What Makes a Sample Representative

A sample is representative when the findings it produces can be generalized to the target population. There are two ways this works. The stronger form is quantitative generalizability: the distributions of key characteristics (age, sex, health status, income, or whatever matters for the study) in the sample closely match those in the population. Random sampling achieves this by design. Even when the overall distributions differ, a sample can still be representative within specific subgroups, so long as those subgroups are measured and accounted for in the analysis.

The weaker form is qualitative generalizability: even if the sample’s numbers don’t perfectly mirror the population, the underlying biological processes or mechanisms being studied are likely the same. For example, a drug trial conducted in one country might still be informative for patients elsewhere if the disease works the same way in both groups. This kind of generalization requires more caution and relies on assumptions that should be stated clearly.

Two things are always required for either type. First, the target population must be clearly defined. You can’t assess whether a sample represents a population if you haven’t spelled out what that population is. Second, researchers need to be transparent about their assumptions for why findings from the sample would apply more broadly.

Selection Bias and Sampling Error

These two problems are easy to confuse but fundamentally different. Sampling error is the natural, unavoidable gap between your sample statistic and the true population value. It happens even with perfect sampling because you’re studying a subset, not the whole. Larger samples reduce it; smaller samples increase it. It’s random and predictable.

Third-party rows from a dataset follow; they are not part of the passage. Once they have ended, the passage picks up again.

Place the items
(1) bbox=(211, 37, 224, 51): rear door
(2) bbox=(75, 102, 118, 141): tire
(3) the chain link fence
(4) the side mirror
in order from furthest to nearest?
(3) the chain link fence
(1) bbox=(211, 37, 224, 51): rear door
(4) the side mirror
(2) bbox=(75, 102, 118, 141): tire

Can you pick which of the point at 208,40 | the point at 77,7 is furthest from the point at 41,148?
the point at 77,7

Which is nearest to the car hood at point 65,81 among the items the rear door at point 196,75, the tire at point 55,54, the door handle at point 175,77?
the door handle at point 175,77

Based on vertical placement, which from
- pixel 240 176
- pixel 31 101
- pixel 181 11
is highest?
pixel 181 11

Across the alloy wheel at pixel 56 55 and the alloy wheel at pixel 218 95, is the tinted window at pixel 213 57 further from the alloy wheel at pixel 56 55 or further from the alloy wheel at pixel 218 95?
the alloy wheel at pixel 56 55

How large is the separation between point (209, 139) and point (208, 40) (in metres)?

Selection bias is systematic, not random, and it happens when the people (or items) studied aren’t representative of the target population. Consider a researcher trying to estimate how many city residents drink heavily by mailing questionnaires to patients registered with local doctors. People not registered with a doctor are excluded entirely, and they may have very different drinking patterns. On top of that, people who don’t bother returning the questionnaire might drink more (or less) than those who do. Both of these problems introduce selection bias, tilting the results in one direction regardless of how large the sample is. Unlike sampling error, you can’t fix selection bias simply by adding more participants. It requires better study design.

How Samples Are Reported in Published Research

Published studies are expected to describe their samples in enough detail that readers can judge the findings for themselves. Major reporting guidelines used across medical and scientific journals require authors to explain how participants were selected, how many were included, what the eligibility criteria were, and how the sample relates to the broader population. For clinical trials, this includes describing the randomization process. For observational studies like surveys or cohort studies, it means detailing recruitment methods and potential sources of bias. This transparency allows readers and reviewers to assess both internal validity (whether the study’s conclusions are sound for the sample studied) and external validity (whether those conclusions apply beyond the sample to the wider population).